Medtronic has a beta of 1, meaning that its stock price has a similar volatility profile to the S&P 500.Comparatively, Integer has a beta of 1.07, meaning that its stock price is 7% more volatile than the S&P 500.


This table compares Medtronic and Integer’s net margins, return on equity and return on assets.

Net Margins Return on Equity Return on Assets
Medtronic 16.93% 12.63% 6.51%
Integer 1.42% 11.22% 3.03%


Medtronic pays an annual dividend of $1.84 per share and has a dividend yield of 2.3%. Integer does not pay a dividend. Medtronic pays out 50.4% of its earnings in the form of a dividend. Integer has raised its dividend for 39 consecutive years.

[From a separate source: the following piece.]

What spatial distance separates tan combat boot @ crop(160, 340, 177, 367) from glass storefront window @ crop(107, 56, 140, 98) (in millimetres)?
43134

Medtronic beats Integer on 11 of the 17 factors compared between the two stocks.

About Medtronic

Medtronic Public Limited Company (Medtronic) is a medical technology and services company. The Company develops, manufactures and markets its medical devices and technologies to hospitals, physicians, clinicians and patients in approximately 160 countries. The Company operates in four segments: Cardiac and Vascular Group, Minimally Invasive Technologies Group, Restorative Therapies Group and Diabetes Group. The Cardiac and Vascular Group segment includes Cardiac Rhythm & Heart Failure, Coronary & Structural Heart and Aortic & Peripheral Vascula. Its Minimally Invasive Technologies Group segment includes Surgical Solutions and Patient Monitoring and Recovery. Its Restorative Therapies Group segment includes Spine, Neuromodulation, Surgical Technologies and Neurovascular. Its Diabetes Group segment includes Intensive Insulin Management, Non-Intensive Diabetes Therapies and Diabetes Services & Solutions. The Company’s subsidiaries include Medtronic, Inc. and HeartWare International, Inc.

About Integer

Greatbatch, Inc. is a developer and manufacturer of medical devices and components. The Company operates through two segments: Greatbatch Medical and QiG Group (QiG). Greatbatch Medical designs and manufactures products where the Company either owns the intellectual property or has unique manufacturing and assembly expertise. Greatbatch Medical’s products include medical devices and components for the cardiac, neuromodulation, orthopedics, portable medical, vascular and energy markets. QiG focuses on developing medical device systems for some of healthcare’s challenges and reflects the Company’s strategic evolution of its product offerings in order to raise the growth and profitability profile of the Company. QiG utilizes a diversified portfolio approach with three investment modes: new medical device systems commercialization, collaborative programs with OEM customers and strategic equity positions in emerging healthcare companies.